A solution to this is based on the principle to be “conservative in what we send to a service and liberal in what we accept.” Basically, we do “just enough” validation of the response and pull out just the data we need instead of trying to do full data validation. This means our unmarshalling logic should be smart enough to work around the parts of the data model/response that it doesn’t know (or care) about. Moreover, if we can capture the parts of the response that consumers really care about, we can begin to return this in a feedback loop to the service providers to help them understand what’s actually being used across the service consumers and when they make changes what changes may be breaking changes. Ian Robinson from Thoughtworks covers this well in Consumer Driven Contracts: A Service Evolution Pattern

Idempotent consumers

What happens when things go wrong? Or when services fail? A service may go down in the middle of a transaction. A mis-behaving service may be inadvertently pounding our service with requests. A consuming service may experience latency in the network (expect this in cloud deployments!) and may have timed-out and retried. A system that expects to receive once-and-only once delivery of a message is brittle by definition. If you build your services to be able to deal with these kinds of “unexpected” behavior they will be far more resilient. We need idempotent services.
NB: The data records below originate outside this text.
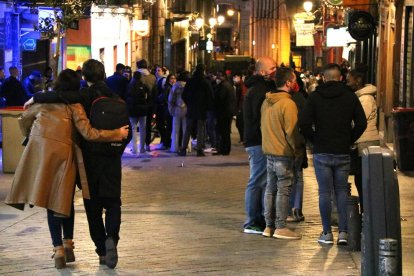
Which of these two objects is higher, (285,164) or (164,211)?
(285,164)

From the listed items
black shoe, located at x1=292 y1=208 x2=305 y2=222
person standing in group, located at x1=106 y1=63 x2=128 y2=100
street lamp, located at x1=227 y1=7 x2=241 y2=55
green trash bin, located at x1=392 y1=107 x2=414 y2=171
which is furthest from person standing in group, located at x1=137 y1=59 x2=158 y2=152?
street lamp, located at x1=227 y1=7 x2=241 y2=55

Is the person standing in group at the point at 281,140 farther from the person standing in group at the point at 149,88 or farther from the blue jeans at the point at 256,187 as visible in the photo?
the person standing in group at the point at 149,88

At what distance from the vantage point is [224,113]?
779 inches

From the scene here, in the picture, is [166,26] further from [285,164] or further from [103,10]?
[285,164]

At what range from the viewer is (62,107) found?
813cm

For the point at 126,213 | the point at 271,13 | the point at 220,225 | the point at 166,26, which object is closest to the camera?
the point at 220,225

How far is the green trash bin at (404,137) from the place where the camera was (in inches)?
595

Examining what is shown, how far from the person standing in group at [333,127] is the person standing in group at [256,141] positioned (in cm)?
81

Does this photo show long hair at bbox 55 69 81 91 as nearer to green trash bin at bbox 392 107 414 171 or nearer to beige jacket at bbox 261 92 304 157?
beige jacket at bbox 261 92 304 157

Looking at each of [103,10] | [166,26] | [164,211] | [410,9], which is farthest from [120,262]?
[166,26]

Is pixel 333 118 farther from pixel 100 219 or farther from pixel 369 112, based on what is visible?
pixel 100 219

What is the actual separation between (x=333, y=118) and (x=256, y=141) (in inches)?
43.1

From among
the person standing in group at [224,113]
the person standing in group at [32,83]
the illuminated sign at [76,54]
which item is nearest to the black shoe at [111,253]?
the person standing in group at [224,113]

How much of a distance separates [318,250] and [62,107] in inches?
118
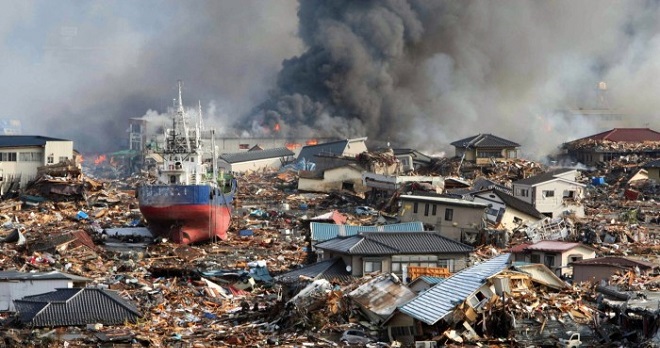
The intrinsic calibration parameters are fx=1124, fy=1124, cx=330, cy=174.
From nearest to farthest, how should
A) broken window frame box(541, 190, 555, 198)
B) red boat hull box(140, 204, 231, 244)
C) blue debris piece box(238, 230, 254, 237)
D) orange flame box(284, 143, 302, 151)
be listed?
red boat hull box(140, 204, 231, 244)
blue debris piece box(238, 230, 254, 237)
broken window frame box(541, 190, 555, 198)
orange flame box(284, 143, 302, 151)

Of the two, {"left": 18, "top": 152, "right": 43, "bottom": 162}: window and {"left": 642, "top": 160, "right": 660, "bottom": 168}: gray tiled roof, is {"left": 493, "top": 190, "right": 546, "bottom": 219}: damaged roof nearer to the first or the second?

One example is to not exchange messages between systems as “deltas”. These are not idempotent messages; if you receive a message multiple times that says “increment X by 20” , you will probably end up with an inconsistent value. Maybe prefer “current-value” type messages where if you receive them multiple times, they don’t add to any inconsistencies in the data.

Another option is to employ infrastructure that can filter out duplicates. For example, in a failover scenario, Apache ActiveMQ can filter out duplicates when a producer sends a message to the broker and then ends up failing over to a different broker for some reason; the broker index can track and identify duplicates and discard them.